They just missed out on a 50% CGT discount

I was just flicking through some recent PBRs and noticed this one.

http://www.ato.gov.au/rba/content.asp?doc=/RBA/Content/91503.htm

The gist of it is, the sale contract date was exactly one year after the purchase date and therefore did not meet the 12 month exemption.

This was part of the PBR. I wonder how much the error cost them.

Both the day of acquisition and the day on which the CGT event happens must be excluded in reckoning the 12 month period. So, a period of 365 whole days (or in a leap year 366 whole days) must elapse between the day on which the CGT asset was acquired and the day on which the CGT event happens.

In your circumstances, you did not hold your interest in the property for a period of more than 12 months.

Therefore, you are not entitled to apply the 50% cent discount on your interest in the property on the capital gain made upon its disposal.

There is no provision within the legislation that gives the Commissioner discretion to alter the 12 month rule.
 
What if purchase settlement was in the morning and sale settlement in the afternoon 1 year later on the same date? Then technically you've held it for more than 12 months.

You'd have to be pretty desperate to actually choose not to wait the extra day anyway just to be safe.
 
What if purchase settlement was in the morning and sale settlement in the afternoon 1 year later on the same date?

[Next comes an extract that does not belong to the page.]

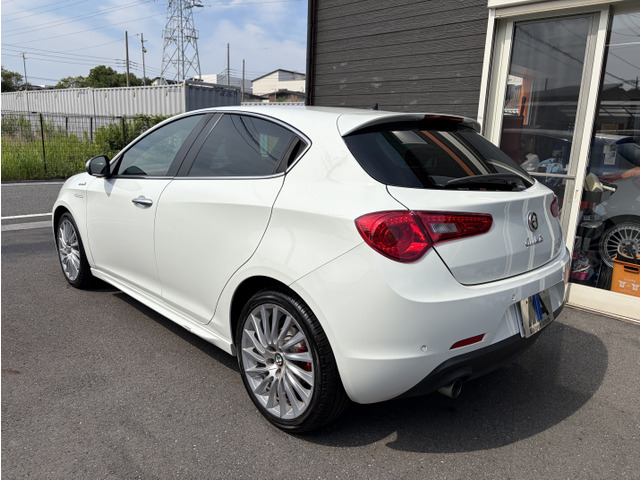 �I�����C�����k�⃉�C���ɂĂ̂��₢���킹���Ή����Ă���܂�!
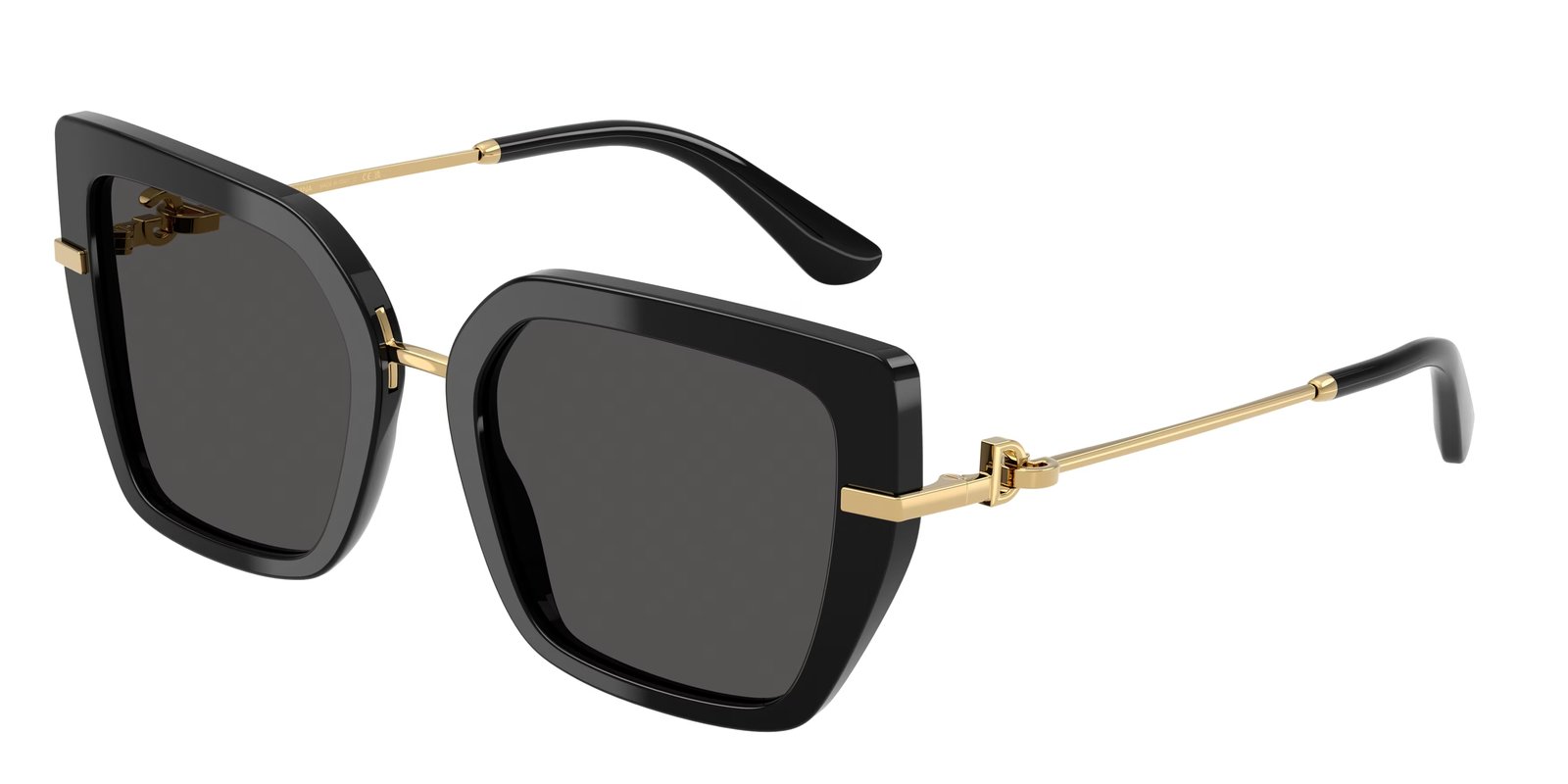 Dolce & Gabbana DG4474F Sunglasses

Then technically you've held it for more than 12 months.

You'd have to be pretty desperate to actually choose not to wait the extra day anyway just to be safe.

"Both the day of acquisition and the day on which the CGT event happens must be excluded in reckoning the 12 month period. So, a period of 365 whole days (or in a leap year 366 whole days) must elapse between the day on which the CGT asset was acquired and the day on which the CGT event happens"

So both the purchase date and disposal date are excluded!!!:eek:

What I don't understand is that the property was intended to be the PPOR (once built) and they were now renting elsewhere so why was it even in the 50% CGT category as it should have been under the exemption.

Cheers
 
It was a vacant block of land. They had intended to build but moved before they built. It was never their PPOR
 
This is another example of why it always pays to get advice before selling.

We were selling an IP and wanted it to be in the 2007/08 financial year so we could partially offset the CGT by maximum salary sacrificing. The agent arranged a buyer in the second-last week of June, and wanted us to sign the contract and he would hold it and add the date later.

We were not prepared to take the risk. Buyer and agent had to wait until the 3rd July (a Monday) when we all signed the contract after carefully checking the dates.